* _EXTRAIT RETENU_:
┏━━
Le bureau exécutif de l’UGTT, « élu » sous l’emprise du parti de la dictature RCD, a condamné dès l’origine l’insurrection de Sidi Bouzid. Le syndicat n’en a pas moins été profondément secoué par le mouvement des masses: le 27 décembre, des centaines de militants syndicaux de l’enseignement, des services de santé, des postes et télécommunications se sont rassemblés devant le siège central de l’UGTT, posant de fait la question d’un appel à la grève générale. Sans y parvenir, ils ont néanmoins exprimé l’aspiration profonde de la masse des travailleurs, qui feront par la suite basculer des sections entières de la confédération.
Le 5 janvier est annoncée la mort de Mohamed Bouazizi: 5000 manifestants escortent son cercueil. A Ben Arous, non loin de la capitale, la section UGTT appelle à faire grève et manifester. Le lendemain, l’ordre des avocats appelle à la grève générale. L’UGET (Union Générale des Etudiants Tunisiens) organise des grèves et manifestations à Sousse et à Tunis, dispersées par la police. Reflétant l’état d’esprit du prolétariat, les lycéens manifestent ou occupent leurs lycées dans tout le pays. Le 8, l’UGTT ne peut faire l’économie d’appeler à une manifestation massive dans la capitale. Malgré l’opposition de l’appareil syndical, l’aspiration à la grève générale tend peu à peu à s’imposer.
Ces jours sont ceux de la prise de conscience collective d’une puissance réprimée depuis 26 ans: celle du prolétariat tunisien qui se mobilise. Signe que la question démocratique reste à régler dans le pays, les masses disputent le drapeau tunisien et l’hymne national à la dictature: ils clament que le pays est à eux. Des lycéens, cloîtrés dans les cours de lycées, inventent une nouvelle forme d’expression: serrés les uns contre les autres, ils forment les slogans « LIBERTÉ », « COLÈRE », « LA TUNISIE EST LIBRE ».


Face à la répression: l’insurrection affronte l’appareil d’Etat et devient révolution


Ben Ali décide alors d’organiser une véritable saignée pour faire refluer les manifestations: du 8 au 9 janvier, des snipers abattent des dizaines de manifestants à Kasserine, Thala, Feriana, Regueb, Meknassi. Dans les jours qui suivent, ces meurtres seront étendus à tout le pays. Mais les jeunes de Kasserine et des villes alentour se retournent contre les forces de la dictature: la police est chassée, les commissariats et les locaux du RCD sont incendiés, les portraits de Ben Ali brûlés. Le mot d’ordre « Ben Ali dehors » devient la revendication commune à toutes les manifestations.
Par crainte du déclenchement d’une grève générale étudiante ou enseignante, Ben Ali ordonne la fermeture des établissements scolaires le 10 janvier. Les dirigeants de l’UGTT lancent encore à ce moment-là « un avertissement contre toute tentative (...) visant à faire endosser aux structures syndicales sectorielles ou régionales la responsabilité des derniers événements »: ils se voient pourtant contraints d’accepter des grèves régionales à Sidi Bouzid, Sfax, Kairouan, Tozeur. Le 12, la préfecture de police de Hammamet, assiégée par les jeunes, flambe.
┗━━
* _DONNÉES FOURNIES_:
┏━━
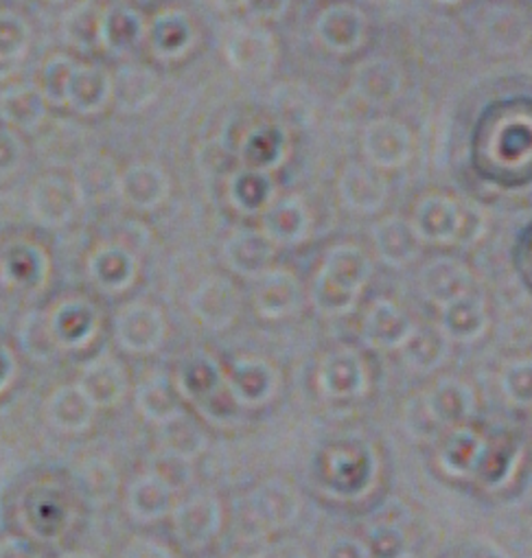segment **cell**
┗━━
* _CONSIGNES_:
1) Citez l'extrait sur l'insurrection tunisienne en partant des mots « Par crainte du » et en terminant après les mots « les jeunes, flambe. ».
2) D'après l'extrait sur l'insurrection tunisienne, pour quelle raison Ben Ali ordonne-t-il la fermeture des établissements scolaires le 10 janvier ? Répondez en une à trois phrases.
3) Poursuivez l'extrait sur l'insurrection tunisienne après sa dernière phrase : « Le 12, la préfecture de police de Hammamet, assiégée par les jeunes, flambe. »
La liste ci-dessus provient d'une source distincte de l'extrait.

* _RÉPONSES_:
1)
Par crainte du déclenchement d’une grève générale étudiante ou enseignante, Ben Ali ordonne la fermeture des établissements scolaires le 10 janvier. Les dirigeants de l’UGTT lancent encore à ce moment-là « un avertissement contre toute tentative (...) visant à faire endosser aux structures syndicales sectorielles ou régionales la responsabilité des derniers événements »: ils se voient pourtant contraints d’accepter des grèves régionales à Sidi Bouzid, Sfax, Kairouan, Tozeur. Le 12, la préfecture de police de Hammamet, assiégée par les jeunes, flambe.

2) Ben Ali ordonne la fermeture des établissements scolaires par crainte du déclenchement d'une grève générale étudiante ou enseignante.

3)
Ben Ali a dans le même temps fait déployer l’armée dans toutes les villes. Mais les soldats fraternisent en plusieurs points du pays avec les manifestants: certains retournent même leurs armes contre la police. Confronté à cette situation, le chef des armées, le général Ammar – sous l’influence d’une diplomatie américaine décidée à lâcher Ben Ali pour sauver le régime – refuse de donner l’ordre de tirer.
Dès lors que le monstrueux appareil d’Etat de la dictature se trouve battu en brèche jusqu’en ses piliers – la police, le parti-Etat RCD, l’armée – se trouve réalisée la condition posée par Lénine au développement d’une véritable situation révolutionnaire: « Pour que la révolution éclate, il ne suffit pas, habituellement, que la base ne veuille plus vivre comme auparavant, mais il importe encore que le sommet ne puisse plus. ».


Ben Ali prend la fuite avec l’aide de l’armée


C’est confronté à un mouvement qui ébranle de fond en comble la dictature que Ben Ali, aux abois, cherche dans la direction de l’UGTT l’ultime rempart permettant de sauver sa peau: il répond favorablement aux demandes de « dialogue » répétées par l’appareil syndical. Il déclare qu’il ne se représentera pas en 2014, annonce le limogeage de son ministre de l’Intérieur, promet la liberté de manifester, la baisse des prix alimentaires et la libération de tous les manifestants arrêtés...
Le secrétaire général de l’UGTT, Abdessalam Jerad, répond « présent » à l’invitation du dictateur. Il se félicite à l’issue de l’entretien: « J’ai trouvé auprès du Président de la République une vision profonde des principaux problèmes et de leurs causes et une volonté de les résoudre.» 
Pour donner le change, la confédération appelle pour le 14 janvier à... deux heures de grève à Tunis, sans lieu de rassemblement ni manifestation: mais militants et travailleurs se rassemblent le jour dit devant le siège de l’UGTT et se dirigent vers le ministère de l’Intérieur, avenue Bourguiba, où se rejoignent bientôt des dizaines de milliers de manifestants scandant: « Du pain et de l’eau, mais Ben Ali non! »
Ben Ali peut bien, alors, décréter l’état d’urgence, interdire les rassemblements de plus de trois personnes, autoriser les tirs à balles réelles contre les manifestants: c’est peine perdue. Pour éviter que la haine du dictateur ne se répercute contre le régime dans son ensemble, le général Ammar convainc Ben Ali de quitter le pays. L’armée lui permet de le faire dans des conditions royales: on apprendra, dans les jours qui suivent, la disparition probable d’une tonne et demie d’or retirée des réserves de la banque centrale...
Le 15 janvier, l’Arabie Saoudite confirme avoir accueilli sur son sol le despote et sa compagne: un asile en terre wahabite que le tyran de Carthage, longtemps vanté par l’Elysée comme un « rempart contre l’islamisme », doit sans nul doute à l’intervention américaine...


Émergence des comités populaires


Ce n’est pas pour remettre en cause le régime, ni faire écho aux revendications des manifestants que l’armée a imposé cet exil doré au despote. Dans les heures qui suivent l’annonce de sa fuite, un couvre-feu est instauré: l’état d’urgence décrété par Ben Ali est maintenu. Les masses, encore pleines d’illusions sur un état-major qui n’a  jamais levé le petit doigt pour les défendre, acceptent.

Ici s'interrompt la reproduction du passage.